Fiana felt that chill again, and she watched her brother step away from the cart as quickly as he could. He knew, just as Fiana did, just as Lars did; that while there were many things to fear in the darkness of Rahvenfell’s nights, the Corpse Carts were no exception.
Some say you could catch plague just by breathing to close to a dead body. Fiana wasn’t sure she believed that. The Collectors hauled and handled and burned them every day. Most of them were old men. None of them had died from plague.
The Collector wiped his hands on the hanging sleeves of his black robes and stepped around the Corpse Cart to check on the reigns of his horse. Alir stepped close to her. ‘We have to pay him.’ He whispered.
Why he felt the need to tell her, she didn’t know. Everyone knew you had to pay the Collectors. If you didn’t pay them, it was said they’d make a corpse of you, too.
‘We haven’t any money, Alir.’ She whispered back.
‘Ssh!’ He hushed her. ‘I told him we did.’
Fiana watched the Collector check the wheels of his cart, before idly making his way back toward she and her brother. ‘We should have buried him.’ She mused to herself. A man born in the Light of Yord must be buried. Everyone knew that.
The Collector extended his withered hand to Alir. ‘Twelve coppers now, boy. As promised.’
Her brother looked as though he might die as well, from fright or perhaps panic.
‘Can you debit it?’ Fiana asked, ‘against the mill?’
The old man scoffed at being addressed so by a woman.

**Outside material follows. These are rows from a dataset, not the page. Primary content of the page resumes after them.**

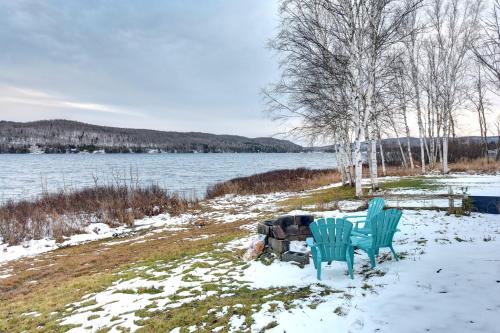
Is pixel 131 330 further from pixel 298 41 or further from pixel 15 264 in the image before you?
pixel 298 41

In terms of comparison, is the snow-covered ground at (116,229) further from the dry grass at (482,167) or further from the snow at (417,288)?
the dry grass at (482,167)

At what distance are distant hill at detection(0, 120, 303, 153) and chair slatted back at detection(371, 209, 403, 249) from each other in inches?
3834

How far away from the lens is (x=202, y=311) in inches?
162

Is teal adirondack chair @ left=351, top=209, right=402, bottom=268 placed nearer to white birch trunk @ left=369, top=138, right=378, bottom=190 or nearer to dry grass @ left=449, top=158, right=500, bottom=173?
white birch trunk @ left=369, top=138, right=378, bottom=190

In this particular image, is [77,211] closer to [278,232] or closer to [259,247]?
[259,247]

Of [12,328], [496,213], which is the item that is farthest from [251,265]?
[496,213]

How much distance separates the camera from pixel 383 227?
17.4 feet

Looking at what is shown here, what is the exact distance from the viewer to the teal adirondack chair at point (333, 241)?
4.91 m

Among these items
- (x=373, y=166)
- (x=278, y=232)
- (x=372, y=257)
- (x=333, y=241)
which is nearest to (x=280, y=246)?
(x=278, y=232)

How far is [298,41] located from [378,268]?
9776 millimetres

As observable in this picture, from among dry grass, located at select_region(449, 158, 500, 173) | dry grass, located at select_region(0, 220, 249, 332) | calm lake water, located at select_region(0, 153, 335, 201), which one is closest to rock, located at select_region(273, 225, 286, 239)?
dry grass, located at select_region(0, 220, 249, 332)

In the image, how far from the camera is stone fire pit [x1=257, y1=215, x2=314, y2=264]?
5.91m

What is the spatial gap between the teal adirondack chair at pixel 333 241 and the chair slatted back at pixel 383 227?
1.82 feet

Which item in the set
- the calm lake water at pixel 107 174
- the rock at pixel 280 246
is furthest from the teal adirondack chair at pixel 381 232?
the calm lake water at pixel 107 174
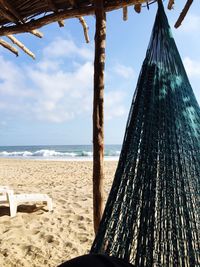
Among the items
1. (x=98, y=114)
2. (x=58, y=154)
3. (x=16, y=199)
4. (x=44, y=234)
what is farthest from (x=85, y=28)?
(x=58, y=154)

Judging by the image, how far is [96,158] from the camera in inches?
60.8

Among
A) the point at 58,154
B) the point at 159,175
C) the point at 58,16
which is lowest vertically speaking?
the point at 58,154

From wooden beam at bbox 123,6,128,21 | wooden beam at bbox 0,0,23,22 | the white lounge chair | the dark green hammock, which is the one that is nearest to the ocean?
the white lounge chair

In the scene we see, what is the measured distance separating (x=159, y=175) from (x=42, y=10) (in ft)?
4.42

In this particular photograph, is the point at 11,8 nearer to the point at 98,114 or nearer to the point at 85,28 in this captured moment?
the point at 85,28

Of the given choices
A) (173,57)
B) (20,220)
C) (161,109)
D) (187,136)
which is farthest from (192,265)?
(20,220)

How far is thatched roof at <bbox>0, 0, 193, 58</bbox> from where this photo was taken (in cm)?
166

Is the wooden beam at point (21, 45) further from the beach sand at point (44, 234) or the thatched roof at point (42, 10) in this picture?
the beach sand at point (44, 234)

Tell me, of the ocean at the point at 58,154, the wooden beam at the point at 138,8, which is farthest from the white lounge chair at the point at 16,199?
the ocean at the point at 58,154

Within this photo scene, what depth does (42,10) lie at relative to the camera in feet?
6.12

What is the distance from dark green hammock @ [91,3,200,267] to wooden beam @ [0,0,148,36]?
0.95 ft

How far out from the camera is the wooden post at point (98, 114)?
1533 mm

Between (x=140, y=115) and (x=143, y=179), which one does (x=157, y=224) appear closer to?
(x=143, y=179)

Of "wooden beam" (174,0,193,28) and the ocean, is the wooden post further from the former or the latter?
the ocean
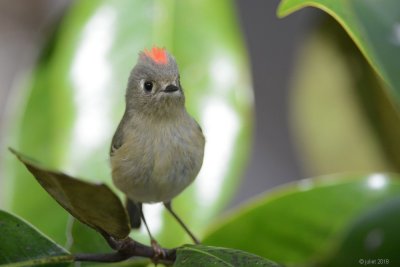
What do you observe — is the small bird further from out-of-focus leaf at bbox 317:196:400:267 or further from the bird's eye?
out-of-focus leaf at bbox 317:196:400:267

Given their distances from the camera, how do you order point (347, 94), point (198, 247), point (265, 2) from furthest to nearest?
point (265, 2) < point (347, 94) < point (198, 247)

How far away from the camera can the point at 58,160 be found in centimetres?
162

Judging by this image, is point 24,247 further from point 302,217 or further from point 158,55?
point 302,217

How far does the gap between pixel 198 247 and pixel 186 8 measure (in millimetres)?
981

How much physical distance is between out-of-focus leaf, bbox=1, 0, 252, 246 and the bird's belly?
215 millimetres

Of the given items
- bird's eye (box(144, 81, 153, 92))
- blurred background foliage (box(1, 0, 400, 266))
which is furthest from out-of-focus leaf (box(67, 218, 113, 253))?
bird's eye (box(144, 81, 153, 92))

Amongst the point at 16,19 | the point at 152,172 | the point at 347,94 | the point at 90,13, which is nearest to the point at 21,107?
the point at 90,13

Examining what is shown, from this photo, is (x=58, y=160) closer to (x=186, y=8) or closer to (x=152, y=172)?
(x=152, y=172)

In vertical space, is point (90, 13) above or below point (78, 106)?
above

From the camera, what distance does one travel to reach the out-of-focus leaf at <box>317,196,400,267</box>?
4.40ft

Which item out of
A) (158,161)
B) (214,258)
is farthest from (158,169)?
(214,258)

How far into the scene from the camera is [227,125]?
1.59 m

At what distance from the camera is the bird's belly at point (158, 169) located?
4.21ft

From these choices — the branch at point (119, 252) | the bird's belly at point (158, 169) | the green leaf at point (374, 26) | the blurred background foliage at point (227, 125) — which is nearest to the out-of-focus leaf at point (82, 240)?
the blurred background foliage at point (227, 125)
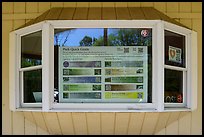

A girl, really. ‘What Mill?’
‘The… The Rahvenfell Mill, sir.’ Her brother picked up. ‘I’m employed there, see.’
‘Employed, are you?’ The Collector asked. ‘Good for you boy. Do they pay you?’
‘Pardon, sir?’ Alir’s voice shook with grief and fear.
‘For work, boy!’ The Collector spouted. ‘Do they pay you for you work?’
‘Ah, yes, sir!’ He stammered. ‘But, by that, I mean no, sir they do not. Not in monetary means. By monetary means, sir. They provide my sister and I with food enough for us both.’
The Collectors pale eyes fluttered to Fiana for a moment. His look made her feel slimy and dead. ‘So you ain’t no foreman, boy?’ The Collector asked. ‘You don’t own the mill, pray?’
‘No…’ Alir paused. ‘No sir. I do not.’
‘So, you can’t by any legal means approve a debit, can you?’ The Collector spat on the mud at Alir’s feet and growled, slathering his yellowed teeth. ‘I don’t appreciate being tossed around, boy.’
‘I didn’t! I mean… I wasn’t trying to… He… He just died. He died and law and custom require a Collector to dispose with the corpse. Of, dispose of the corpse, sir.’ Alir was sweating again.
Across the road, Lars still stood, waiting and listening. His presence was beginning to annoy her. It seemed arrogant, standing in the dark, so near a Corpse Cart, staring at her.
‘Aye,’ The Collector told her brother. ‘But there are fees, boy. And the fees have got to be paid.’
‘How much, sir?’ Alir ventured.
‘Twelve coppers.’ The Collector said, pursing his thin lips.
‘Tw… Twelve?’ Alir muttered in reply.
‘Aye,’ The Collector confirmed. ‘Twelve. Unless you fancy coming with me to Dahrgenhal to pay off the debt with your sweat.’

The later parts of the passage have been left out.